Solar-energy jobs are growing 12 times as fast as the US economy
Updated: Jul 13
If you’re looking to switch careers, you may want to listen to the wind.
A new report says wind turbine technician is the fastest-growing profession in the US.
The growth in wind power is just one example of the rising employment numbers associated with the clean energy and sustainability sector. According to the report, published by the Environmental Defense Fund’s Climate Corps program, the industry now has at least 4 million jobs, up from 3.4 million in 2011.
The report estimates that solar and wind jobs are growing at a rate 12 times as fast as the rest of the US economy and suggests that 46% of large firms have hired additional workers to address issues of sustainability over the past two years.

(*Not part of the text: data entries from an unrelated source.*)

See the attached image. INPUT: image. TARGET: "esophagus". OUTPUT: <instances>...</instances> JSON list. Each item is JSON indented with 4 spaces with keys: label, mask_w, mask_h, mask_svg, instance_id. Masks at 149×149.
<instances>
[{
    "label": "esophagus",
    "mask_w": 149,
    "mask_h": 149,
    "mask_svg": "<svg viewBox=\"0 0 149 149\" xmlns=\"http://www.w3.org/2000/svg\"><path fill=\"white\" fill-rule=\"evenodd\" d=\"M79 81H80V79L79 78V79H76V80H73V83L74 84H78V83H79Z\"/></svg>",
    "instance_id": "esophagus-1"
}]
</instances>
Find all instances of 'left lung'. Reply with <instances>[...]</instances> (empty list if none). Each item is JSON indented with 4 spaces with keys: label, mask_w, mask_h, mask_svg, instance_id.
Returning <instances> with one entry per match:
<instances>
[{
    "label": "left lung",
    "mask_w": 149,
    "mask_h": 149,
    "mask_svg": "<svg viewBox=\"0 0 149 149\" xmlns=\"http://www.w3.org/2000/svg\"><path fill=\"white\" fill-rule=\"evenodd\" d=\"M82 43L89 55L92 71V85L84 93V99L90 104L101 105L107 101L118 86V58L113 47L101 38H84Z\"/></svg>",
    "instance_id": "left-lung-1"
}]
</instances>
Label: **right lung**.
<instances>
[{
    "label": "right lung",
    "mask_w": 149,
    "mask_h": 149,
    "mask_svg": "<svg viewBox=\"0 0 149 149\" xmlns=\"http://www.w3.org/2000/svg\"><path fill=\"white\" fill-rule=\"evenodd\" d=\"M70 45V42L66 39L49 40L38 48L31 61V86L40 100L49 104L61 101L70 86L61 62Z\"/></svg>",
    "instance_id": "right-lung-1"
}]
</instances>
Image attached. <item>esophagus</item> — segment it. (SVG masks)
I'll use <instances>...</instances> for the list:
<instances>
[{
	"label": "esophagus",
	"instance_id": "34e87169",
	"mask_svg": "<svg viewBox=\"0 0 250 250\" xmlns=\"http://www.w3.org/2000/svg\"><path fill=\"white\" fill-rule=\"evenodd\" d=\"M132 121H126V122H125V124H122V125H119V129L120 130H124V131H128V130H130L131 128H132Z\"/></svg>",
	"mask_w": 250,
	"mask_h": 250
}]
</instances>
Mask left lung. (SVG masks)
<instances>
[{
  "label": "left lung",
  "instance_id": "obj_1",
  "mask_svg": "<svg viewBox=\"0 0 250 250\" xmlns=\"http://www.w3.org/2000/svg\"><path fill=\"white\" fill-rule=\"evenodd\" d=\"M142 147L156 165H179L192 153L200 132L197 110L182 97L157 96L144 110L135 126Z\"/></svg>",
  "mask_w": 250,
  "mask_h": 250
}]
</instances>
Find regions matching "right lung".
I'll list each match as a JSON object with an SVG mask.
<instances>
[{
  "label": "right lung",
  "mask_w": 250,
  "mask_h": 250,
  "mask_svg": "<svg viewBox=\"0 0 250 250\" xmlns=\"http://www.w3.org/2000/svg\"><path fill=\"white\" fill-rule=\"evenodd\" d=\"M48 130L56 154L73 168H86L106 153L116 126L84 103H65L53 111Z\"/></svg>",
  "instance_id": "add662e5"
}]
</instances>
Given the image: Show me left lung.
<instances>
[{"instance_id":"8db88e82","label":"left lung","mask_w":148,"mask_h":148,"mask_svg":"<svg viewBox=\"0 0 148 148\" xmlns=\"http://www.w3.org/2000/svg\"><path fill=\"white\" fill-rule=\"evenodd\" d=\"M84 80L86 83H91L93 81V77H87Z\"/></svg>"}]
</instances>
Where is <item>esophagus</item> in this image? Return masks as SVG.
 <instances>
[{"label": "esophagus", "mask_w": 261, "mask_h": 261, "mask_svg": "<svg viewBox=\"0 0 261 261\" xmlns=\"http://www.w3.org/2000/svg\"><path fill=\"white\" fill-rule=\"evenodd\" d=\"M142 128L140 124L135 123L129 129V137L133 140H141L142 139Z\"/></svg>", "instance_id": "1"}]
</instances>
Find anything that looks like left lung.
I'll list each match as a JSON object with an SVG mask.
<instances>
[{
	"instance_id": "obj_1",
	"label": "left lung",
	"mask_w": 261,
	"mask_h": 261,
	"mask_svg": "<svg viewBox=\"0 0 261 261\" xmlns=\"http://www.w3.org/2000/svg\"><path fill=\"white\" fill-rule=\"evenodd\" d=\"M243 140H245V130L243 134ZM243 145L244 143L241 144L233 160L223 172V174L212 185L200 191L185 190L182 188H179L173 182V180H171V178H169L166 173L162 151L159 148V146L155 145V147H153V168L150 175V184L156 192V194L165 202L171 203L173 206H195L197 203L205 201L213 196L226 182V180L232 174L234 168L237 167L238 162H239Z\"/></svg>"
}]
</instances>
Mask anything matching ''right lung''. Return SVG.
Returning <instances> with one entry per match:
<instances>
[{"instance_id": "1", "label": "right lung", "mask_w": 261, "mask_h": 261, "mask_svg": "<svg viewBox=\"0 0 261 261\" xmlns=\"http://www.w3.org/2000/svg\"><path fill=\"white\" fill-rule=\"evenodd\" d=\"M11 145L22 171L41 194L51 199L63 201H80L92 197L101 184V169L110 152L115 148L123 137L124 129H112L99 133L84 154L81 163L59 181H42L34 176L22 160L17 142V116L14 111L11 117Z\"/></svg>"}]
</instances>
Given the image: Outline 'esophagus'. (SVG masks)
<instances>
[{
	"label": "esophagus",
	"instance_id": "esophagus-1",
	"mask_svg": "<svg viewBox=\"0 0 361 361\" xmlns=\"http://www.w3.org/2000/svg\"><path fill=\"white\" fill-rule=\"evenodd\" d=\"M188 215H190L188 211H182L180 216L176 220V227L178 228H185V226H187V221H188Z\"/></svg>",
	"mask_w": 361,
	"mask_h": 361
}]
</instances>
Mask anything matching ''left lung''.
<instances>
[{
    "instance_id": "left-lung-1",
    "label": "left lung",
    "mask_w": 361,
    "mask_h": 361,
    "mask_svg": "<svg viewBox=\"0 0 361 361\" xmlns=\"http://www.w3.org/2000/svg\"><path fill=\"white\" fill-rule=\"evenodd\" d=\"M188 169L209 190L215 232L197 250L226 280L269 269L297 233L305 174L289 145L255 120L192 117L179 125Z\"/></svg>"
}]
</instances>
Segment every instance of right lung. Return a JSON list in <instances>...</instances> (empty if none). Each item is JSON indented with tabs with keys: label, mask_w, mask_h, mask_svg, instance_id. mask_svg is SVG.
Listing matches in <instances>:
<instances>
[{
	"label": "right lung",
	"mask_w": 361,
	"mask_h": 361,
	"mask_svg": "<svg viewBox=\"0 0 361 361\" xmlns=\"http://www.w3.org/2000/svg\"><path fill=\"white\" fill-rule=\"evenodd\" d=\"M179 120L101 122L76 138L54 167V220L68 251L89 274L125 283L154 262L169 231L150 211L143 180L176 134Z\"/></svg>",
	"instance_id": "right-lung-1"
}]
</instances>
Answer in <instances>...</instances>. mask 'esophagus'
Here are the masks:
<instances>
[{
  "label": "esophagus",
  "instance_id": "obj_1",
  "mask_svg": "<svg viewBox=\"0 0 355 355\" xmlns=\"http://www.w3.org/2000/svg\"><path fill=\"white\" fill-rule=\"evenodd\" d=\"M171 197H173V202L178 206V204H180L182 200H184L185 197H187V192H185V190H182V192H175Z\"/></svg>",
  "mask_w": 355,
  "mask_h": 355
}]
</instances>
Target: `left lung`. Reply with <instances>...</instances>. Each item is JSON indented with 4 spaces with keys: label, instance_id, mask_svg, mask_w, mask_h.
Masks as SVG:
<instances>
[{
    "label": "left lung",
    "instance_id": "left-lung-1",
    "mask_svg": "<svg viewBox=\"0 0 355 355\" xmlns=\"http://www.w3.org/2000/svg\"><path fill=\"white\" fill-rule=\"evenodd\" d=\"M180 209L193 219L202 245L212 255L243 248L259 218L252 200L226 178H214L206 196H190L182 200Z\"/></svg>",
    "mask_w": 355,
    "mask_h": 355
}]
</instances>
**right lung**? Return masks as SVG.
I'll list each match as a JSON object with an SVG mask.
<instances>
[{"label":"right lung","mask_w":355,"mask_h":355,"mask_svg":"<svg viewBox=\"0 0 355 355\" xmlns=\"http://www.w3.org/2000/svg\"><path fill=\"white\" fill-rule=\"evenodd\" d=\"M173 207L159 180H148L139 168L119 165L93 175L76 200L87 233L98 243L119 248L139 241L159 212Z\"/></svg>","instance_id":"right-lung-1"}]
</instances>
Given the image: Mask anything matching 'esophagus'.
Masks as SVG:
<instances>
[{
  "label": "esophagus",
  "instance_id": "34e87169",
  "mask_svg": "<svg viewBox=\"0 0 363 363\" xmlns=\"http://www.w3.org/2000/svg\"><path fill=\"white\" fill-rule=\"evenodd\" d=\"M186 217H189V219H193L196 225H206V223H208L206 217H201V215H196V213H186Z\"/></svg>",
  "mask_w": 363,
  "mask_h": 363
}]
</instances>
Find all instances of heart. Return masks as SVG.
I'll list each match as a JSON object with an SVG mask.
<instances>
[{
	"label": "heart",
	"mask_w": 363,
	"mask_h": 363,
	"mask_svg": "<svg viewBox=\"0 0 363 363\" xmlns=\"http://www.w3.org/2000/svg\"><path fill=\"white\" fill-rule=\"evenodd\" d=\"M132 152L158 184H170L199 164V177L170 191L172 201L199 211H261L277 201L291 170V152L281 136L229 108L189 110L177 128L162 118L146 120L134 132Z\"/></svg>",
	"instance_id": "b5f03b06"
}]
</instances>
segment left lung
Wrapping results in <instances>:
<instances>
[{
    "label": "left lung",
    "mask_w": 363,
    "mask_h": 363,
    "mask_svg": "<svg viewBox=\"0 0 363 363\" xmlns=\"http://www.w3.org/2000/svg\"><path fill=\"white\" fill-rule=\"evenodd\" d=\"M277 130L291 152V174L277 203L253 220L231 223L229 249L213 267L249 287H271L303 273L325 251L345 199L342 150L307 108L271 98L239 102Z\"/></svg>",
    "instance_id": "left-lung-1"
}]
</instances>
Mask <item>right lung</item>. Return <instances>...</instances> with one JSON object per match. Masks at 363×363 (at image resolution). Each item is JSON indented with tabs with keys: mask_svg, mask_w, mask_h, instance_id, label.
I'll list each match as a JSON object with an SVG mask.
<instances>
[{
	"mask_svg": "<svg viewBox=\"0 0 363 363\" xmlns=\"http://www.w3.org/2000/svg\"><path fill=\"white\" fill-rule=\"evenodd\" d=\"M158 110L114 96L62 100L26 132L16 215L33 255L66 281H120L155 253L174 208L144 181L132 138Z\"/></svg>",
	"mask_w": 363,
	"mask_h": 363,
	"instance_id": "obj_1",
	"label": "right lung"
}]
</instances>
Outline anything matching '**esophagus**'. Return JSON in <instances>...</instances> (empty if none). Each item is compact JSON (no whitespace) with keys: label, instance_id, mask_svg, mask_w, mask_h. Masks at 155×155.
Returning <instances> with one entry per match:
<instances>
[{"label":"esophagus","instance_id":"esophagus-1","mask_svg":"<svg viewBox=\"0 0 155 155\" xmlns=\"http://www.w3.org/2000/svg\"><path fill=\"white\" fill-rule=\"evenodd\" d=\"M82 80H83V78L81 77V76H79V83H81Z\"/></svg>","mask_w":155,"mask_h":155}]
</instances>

Those gains stand in contrast to President Donald Trump’s stance on energy. The president has consistently championed eliminating environmental regulations and increasing fossil-fuel production as a promising way to bring jobs to America.
“Trump’s current approach is basically ignoring an entire industry that has grown up over the last 10 years or so and is quite robust,” Liz Delaney, the program director at EDF Climate Corps, tells Business Insider.
Trump has claimed that the Keystone XL Pipeline would create 28,000 good construction jobs, though reports suggest he exaggerated the number by a factor of seven. And while the White House website suggests that eliminating regulations like the Climate Action Plan and Waters of the US rule would increase worker wages by more than $30 billion over the next seven years, Climate Central says that number is based on a non-peer-reviewed paper (written for a fossil-industry organization) that looked at the potential economic impacts of opening all protected federal land to unlimited mining and drilling.
According to the EDF report, however, the compound annual growth rate of employment in the fossil-fuel industry (a measurement of the average growth per year) was -4.5% from 2012 to 2015. Renewable-energy jobs had a rate of 6% during that period. Oil and gas production jobs increased in November 2016 for the first time in two years, following a slump caused by low oil prices. The average number of employees at US coal mines dropped by 12% in 2015, according to the Energy Information Administration.
When it comes to electricity generation in the US, the Department of Energy’s 2017 Energy and Employment Report suggests that the solar industry now employs more people than coal, oil, and gas combined. Oil still employs the largest share when including jobs related to fuels, however.
“Our findings would lead us to believe that the right place to invest dollars are in renewable energy rather than fossil fuels,” Delaney says. “These jobs are widely geographically distributed, they’re high paying, they apply to both manufacturing and professional workers, and there are a lot of them.”
Delaney says one of the most surprising findings of the EDF report is that 70% of the 2.2 million Americans who work in jobs related to energy efficiency are employed by companies with 10 employees or fewer.
“What we’re talking about here are American small businesses,” she says, adding that because many sustainability jobs involve installation, maintenance, and construction, they’re harder to outsource.
Though federal subsidies and tax credits have helped foster the growth of solar and wind power in the US — thereby adding jobs in those industries — much of the trend is due to the falling prices of both technologies. The EDF’s report suggests the cost of production for solar PV panels dropped 72% from 2010 to 2015, making solar power much more competitive in the energy market. Solar deployment, consequently, has expanded tenfold since 2010, from to 10,727 megawatts installed annually from 876.
It’s possible that Trump’s promises to scale back environmental regulation and cut research in renewables may add new fossil-fuel industry jobs and even curtain growth in the sustainability sector, but market forces suggest it would be very difficult to stop the overall trend toward renewables. The Department of Energy’s Energy and Employment Report predicts that energy-efficiency employment will have a 9% growth rate over the next 12 months — higher than any other energy sector.
“I think it’s really all about speed of transition,” Delaney says. “I think the transition will continue, but there’s a role that the federal government can play in supporting that, which is significant.”
If the federal government abandons that role to boost the fossil-fuel industry, she says, the US will be giving up a tremendous growth opportunity.